Eu decidi embarcar no hype da internet e assisti The Bear. O hype estava certo.

A série de oito episódios é centrada em Carmen “Carmy” Berzatto, um chef em ascensão, que trabalhava em um dos melhores restaurantes do mundo até abandonar o emprego para assumir a cozinha do quase-falido The Original Beef depois que o seu irmão, Michael, dono e fundador do restaurante, comete suicídio.

Durante a série há uma tensão crescente dentro do The Beef, mediada pelo luto mal processado de Carmy e Richie, gerente e melhor amigo de Michael, pela falência iminente do restaurante, pela relação conflituosa entre o passado e o futuro, pela resistência em abraçar a mudança. Ao mesmo tempo, é a comida o laço que une todos os personagens da série, que mantém a história em marcha.

Foi por meio da comida que Carmy e Michael construíram o amor entre eles. Foi por esse amor, por essa admiração e também pelo ressentimento que Carmy sentia em relação ao irmão - Michael proibiu Carmen de trabalhar no The Beef enquanto estava vivo - que o protagonista decidiu ser um chef.

Foi por causa do talento de Carmy como chef que a sous chef Sidney Adamu decide trabalhar no The Beef. Foi por causa das lindas imagens de bolos e doces que Marcus, responsável pelos pães, viu em uma vista sobre gastronomia que ele ficou fissurado na ideia de produzir o donut perfeito (e produziu). Foi por causa da qualidade da receita de Sidney que Tina, uma das mais antigas funcionárias do restaurante e a que mais resistia às alterações impostas por Carmy e pela sous chef, decidiu mudar as suas práticas.

Ainda que os conflitos dentro da cozinha não parassem de crescer, assim que os personagens se sentavam a mesa para comerem juntos, o sabor do prato se sobrepunha às diferenças. Assim que eles experimentavam a receita uns dos outros, as tensões cessavam, ainda que momentaneamente, para que eles pudessem apreciar a experiência gastronômica.

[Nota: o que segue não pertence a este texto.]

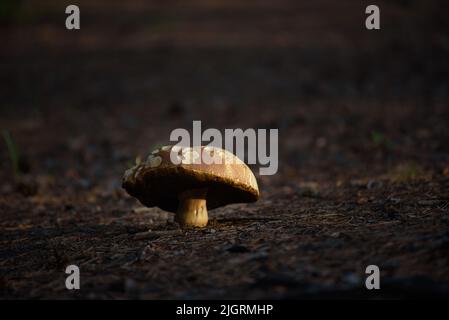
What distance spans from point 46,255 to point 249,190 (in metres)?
1.76

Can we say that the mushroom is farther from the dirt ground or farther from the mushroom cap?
the dirt ground

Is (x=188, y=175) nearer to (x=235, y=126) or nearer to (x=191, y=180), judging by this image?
(x=191, y=180)

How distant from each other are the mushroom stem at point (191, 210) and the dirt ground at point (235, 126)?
0.20m

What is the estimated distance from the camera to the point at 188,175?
384cm

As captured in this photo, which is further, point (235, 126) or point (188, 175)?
point (235, 126)

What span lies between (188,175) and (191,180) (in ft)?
0.37

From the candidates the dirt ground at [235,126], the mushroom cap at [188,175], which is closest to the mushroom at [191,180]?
the mushroom cap at [188,175]

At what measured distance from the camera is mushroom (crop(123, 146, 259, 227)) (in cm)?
381

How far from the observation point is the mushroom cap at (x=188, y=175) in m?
3.80

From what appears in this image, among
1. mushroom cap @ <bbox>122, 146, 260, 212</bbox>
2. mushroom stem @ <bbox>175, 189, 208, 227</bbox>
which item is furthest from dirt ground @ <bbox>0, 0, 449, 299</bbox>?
mushroom cap @ <bbox>122, 146, 260, 212</bbox>

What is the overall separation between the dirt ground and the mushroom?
0.26 m
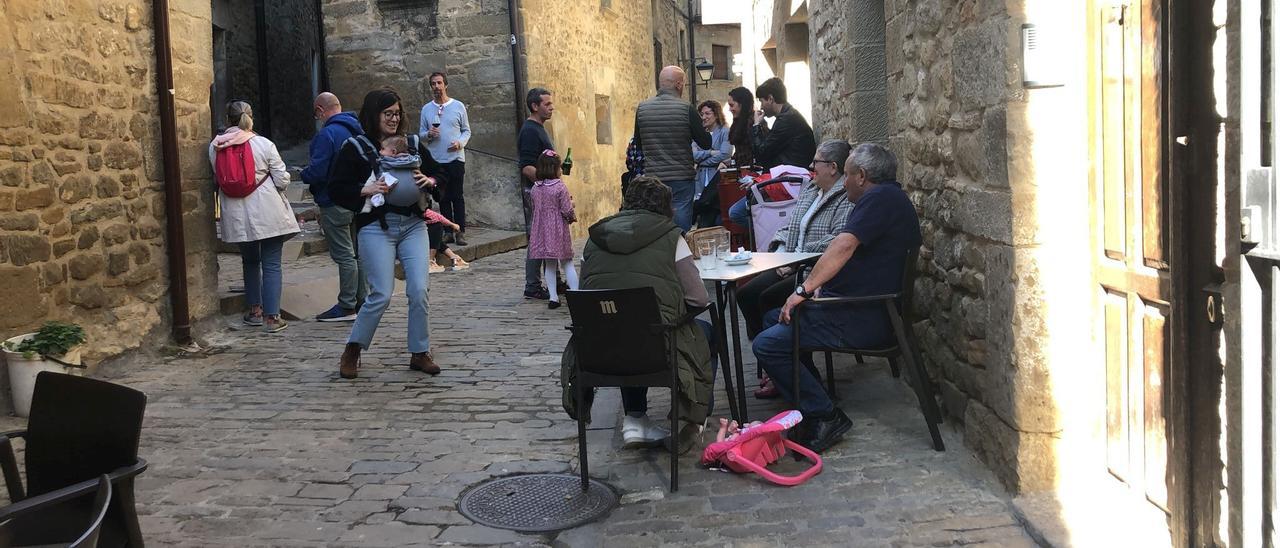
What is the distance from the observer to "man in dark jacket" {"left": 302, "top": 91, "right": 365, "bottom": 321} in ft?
26.6

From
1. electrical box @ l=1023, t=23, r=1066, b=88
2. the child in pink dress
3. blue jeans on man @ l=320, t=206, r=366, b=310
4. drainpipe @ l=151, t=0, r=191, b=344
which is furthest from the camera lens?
the child in pink dress

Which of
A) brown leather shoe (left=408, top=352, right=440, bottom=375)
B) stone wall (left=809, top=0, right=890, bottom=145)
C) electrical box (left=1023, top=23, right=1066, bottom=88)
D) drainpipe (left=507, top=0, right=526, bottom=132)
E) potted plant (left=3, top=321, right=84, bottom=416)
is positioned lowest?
brown leather shoe (left=408, top=352, right=440, bottom=375)

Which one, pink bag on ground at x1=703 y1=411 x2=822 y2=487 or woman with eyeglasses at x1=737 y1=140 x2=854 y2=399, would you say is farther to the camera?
woman with eyeglasses at x1=737 y1=140 x2=854 y2=399

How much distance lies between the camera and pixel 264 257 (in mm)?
8156

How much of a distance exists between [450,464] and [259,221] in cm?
389

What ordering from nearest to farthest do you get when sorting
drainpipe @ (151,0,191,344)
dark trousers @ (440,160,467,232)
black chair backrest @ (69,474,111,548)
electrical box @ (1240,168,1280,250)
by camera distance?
black chair backrest @ (69,474,111,548), electrical box @ (1240,168,1280,250), drainpipe @ (151,0,191,344), dark trousers @ (440,160,467,232)

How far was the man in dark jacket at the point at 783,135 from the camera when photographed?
832 cm

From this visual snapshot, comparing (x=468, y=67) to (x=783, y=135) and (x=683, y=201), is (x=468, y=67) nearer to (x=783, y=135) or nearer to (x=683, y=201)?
(x=683, y=201)

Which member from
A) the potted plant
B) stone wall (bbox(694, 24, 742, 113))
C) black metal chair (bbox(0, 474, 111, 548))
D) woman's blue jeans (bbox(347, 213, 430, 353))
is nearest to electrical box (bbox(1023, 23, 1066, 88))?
black metal chair (bbox(0, 474, 111, 548))

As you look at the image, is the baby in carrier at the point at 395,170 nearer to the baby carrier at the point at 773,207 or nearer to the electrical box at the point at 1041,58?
the baby carrier at the point at 773,207

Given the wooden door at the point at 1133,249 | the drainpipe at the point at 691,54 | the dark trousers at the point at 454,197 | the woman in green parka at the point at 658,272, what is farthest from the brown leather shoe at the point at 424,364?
the drainpipe at the point at 691,54

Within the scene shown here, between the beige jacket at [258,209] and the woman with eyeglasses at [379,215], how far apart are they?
191 centimetres

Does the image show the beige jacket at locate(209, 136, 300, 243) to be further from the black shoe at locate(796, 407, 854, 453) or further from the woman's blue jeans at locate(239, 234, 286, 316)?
the black shoe at locate(796, 407, 854, 453)

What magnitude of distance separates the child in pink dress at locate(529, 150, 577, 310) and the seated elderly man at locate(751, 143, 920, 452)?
162 inches
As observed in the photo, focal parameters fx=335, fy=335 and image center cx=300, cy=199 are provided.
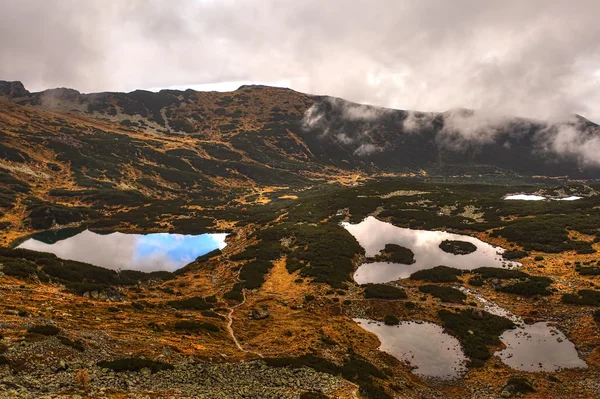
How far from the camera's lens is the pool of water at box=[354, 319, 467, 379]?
31.0 meters

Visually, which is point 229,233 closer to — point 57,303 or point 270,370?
point 57,303

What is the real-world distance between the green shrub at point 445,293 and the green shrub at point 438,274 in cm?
318

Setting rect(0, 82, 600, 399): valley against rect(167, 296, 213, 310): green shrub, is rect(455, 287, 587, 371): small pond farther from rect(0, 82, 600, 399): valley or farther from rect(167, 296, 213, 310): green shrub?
rect(167, 296, 213, 310): green shrub

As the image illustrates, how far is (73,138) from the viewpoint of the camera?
568ft

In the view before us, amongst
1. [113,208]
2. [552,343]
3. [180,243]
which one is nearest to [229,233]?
[180,243]

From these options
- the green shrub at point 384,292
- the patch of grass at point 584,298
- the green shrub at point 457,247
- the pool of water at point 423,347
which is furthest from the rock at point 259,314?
the green shrub at point 457,247

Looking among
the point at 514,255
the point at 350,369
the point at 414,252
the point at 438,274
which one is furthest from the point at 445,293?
the point at 350,369

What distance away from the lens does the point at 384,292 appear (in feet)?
155

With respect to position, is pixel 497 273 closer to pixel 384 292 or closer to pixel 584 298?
pixel 584 298

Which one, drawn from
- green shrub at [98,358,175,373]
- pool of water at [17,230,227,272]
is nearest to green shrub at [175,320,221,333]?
green shrub at [98,358,175,373]

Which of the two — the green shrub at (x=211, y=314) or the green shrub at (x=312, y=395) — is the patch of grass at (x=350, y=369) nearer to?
the green shrub at (x=312, y=395)

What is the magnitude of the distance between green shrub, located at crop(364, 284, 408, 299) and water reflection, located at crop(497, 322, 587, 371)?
1333 cm

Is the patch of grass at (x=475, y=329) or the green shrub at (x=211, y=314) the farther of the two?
the green shrub at (x=211, y=314)

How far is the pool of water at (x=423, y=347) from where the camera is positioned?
31.0m
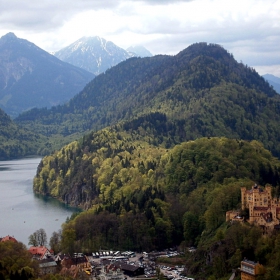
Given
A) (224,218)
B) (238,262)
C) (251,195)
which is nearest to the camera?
(238,262)

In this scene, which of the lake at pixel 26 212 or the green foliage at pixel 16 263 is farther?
the lake at pixel 26 212

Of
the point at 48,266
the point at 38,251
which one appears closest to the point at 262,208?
the point at 48,266

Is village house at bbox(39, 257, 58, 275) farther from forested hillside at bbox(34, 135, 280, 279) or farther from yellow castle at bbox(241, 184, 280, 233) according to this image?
yellow castle at bbox(241, 184, 280, 233)

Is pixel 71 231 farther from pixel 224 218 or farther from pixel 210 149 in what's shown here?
pixel 210 149

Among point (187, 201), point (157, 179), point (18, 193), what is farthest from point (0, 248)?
point (18, 193)

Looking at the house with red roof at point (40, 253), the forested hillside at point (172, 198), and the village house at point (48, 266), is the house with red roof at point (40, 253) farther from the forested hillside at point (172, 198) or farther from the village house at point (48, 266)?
the forested hillside at point (172, 198)

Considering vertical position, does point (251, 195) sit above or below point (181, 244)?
above

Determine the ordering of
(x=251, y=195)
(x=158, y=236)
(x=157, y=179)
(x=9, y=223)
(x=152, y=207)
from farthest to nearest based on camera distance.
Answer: (x=157, y=179), (x=9, y=223), (x=152, y=207), (x=158, y=236), (x=251, y=195)

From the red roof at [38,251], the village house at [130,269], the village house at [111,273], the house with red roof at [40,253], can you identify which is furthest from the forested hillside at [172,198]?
the village house at [111,273]
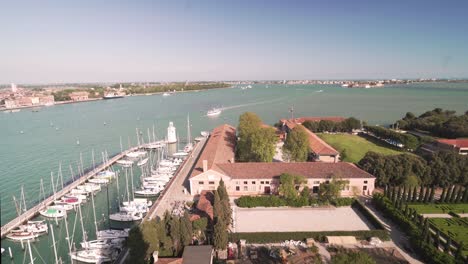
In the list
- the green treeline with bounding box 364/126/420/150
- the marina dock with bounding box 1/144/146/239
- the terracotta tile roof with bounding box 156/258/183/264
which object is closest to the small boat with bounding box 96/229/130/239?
the terracotta tile roof with bounding box 156/258/183/264

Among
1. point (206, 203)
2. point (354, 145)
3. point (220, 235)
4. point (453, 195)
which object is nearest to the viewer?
point (220, 235)

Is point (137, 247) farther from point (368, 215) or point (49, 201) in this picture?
point (368, 215)

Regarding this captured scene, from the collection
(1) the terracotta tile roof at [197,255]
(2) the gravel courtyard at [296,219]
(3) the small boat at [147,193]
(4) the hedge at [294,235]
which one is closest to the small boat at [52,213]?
(3) the small boat at [147,193]

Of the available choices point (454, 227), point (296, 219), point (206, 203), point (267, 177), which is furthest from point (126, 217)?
point (454, 227)

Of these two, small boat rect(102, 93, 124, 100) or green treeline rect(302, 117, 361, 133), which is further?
small boat rect(102, 93, 124, 100)

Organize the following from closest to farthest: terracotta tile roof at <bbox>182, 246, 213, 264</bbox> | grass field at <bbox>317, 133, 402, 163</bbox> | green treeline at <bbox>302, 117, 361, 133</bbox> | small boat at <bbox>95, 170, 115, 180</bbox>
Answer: terracotta tile roof at <bbox>182, 246, 213, 264</bbox>
small boat at <bbox>95, 170, 115, 180</bbox>
grass field at <bbox>317, 133, 402, 163</bbox>
green treeline at <bbox>302, 117, 361, 133</bbox>

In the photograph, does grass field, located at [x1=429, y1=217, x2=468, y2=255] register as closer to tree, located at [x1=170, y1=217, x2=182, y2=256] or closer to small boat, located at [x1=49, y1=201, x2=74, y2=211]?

Em diversas cenas, personagens que estavam em confronto se veem obrigados a dizer, mesmo que por meio de xingamentos, que a comida que o outro fez estava maravilhosa: Richie com o prato feito por Carmy; Tina com o prato feito por Sidney; Sidney revelando que a melhor comida que ela já provou foi a preparada por Carmen; Carmy com o donut feito por Marcus

Depois do ponto de inflexão da trama, em que a pressão acumulada explode, é a relação proporcionada pela comida o que faz com que todos se unam, de novo, pela última vez na cozinha no The Original Beef e pela primeira vez na cozinha do The Bear.

The Bear

A série é boa por diversos motivos: as atuações são excelentes, o roteiro é escrito com uma beleza admirável, a construção do conflito é pulsante. Você termina o último capitulo entrando no YouTube e procurando uma receita para brincar de chef. Você fica ansioso no decorrer do episódio com o ritmo frenético da cozinha.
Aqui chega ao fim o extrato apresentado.